▸ STATED TASK
Extract each line of the data below that contains the string "green", copying those lines unchanged. The match is case-sensitive.

▸ INPUT DATA

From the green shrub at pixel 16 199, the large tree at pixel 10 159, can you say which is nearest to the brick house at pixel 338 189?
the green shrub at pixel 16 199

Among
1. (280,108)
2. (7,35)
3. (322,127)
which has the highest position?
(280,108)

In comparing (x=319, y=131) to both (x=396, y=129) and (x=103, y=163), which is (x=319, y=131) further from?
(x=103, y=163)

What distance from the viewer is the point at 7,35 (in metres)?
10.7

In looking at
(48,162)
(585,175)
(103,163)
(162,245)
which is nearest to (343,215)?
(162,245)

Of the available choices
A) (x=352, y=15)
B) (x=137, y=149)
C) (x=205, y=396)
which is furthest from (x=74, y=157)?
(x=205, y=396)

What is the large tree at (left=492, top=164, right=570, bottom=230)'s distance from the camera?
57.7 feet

---

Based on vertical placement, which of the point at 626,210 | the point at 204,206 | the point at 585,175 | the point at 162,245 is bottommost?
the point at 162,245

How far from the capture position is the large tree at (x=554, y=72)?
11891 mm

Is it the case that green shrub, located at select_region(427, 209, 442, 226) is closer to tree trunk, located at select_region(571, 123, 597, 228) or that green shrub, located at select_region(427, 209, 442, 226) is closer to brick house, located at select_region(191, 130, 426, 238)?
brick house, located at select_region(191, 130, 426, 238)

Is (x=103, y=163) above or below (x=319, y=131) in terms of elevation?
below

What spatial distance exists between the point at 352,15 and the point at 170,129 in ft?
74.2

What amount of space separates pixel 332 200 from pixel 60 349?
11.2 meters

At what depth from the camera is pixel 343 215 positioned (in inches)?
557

▸ ANSWER TO THIS TASK
From the green shrub at pixel 16 199, the large tree at pixel 10 159, can you say which is nearest to the brick house at pixel 338 189?
the green shrub at pixel 16 199
Is it the case that green shrub, located at select_region(427, 209, 442, 226) is closer to tree trunk, located at select_region(571, 123, 597, 228) or that green shrub, located at select_region(427, 209, 442, 226) is closer to brick house, located at select_region(191, 130, 426, 238)?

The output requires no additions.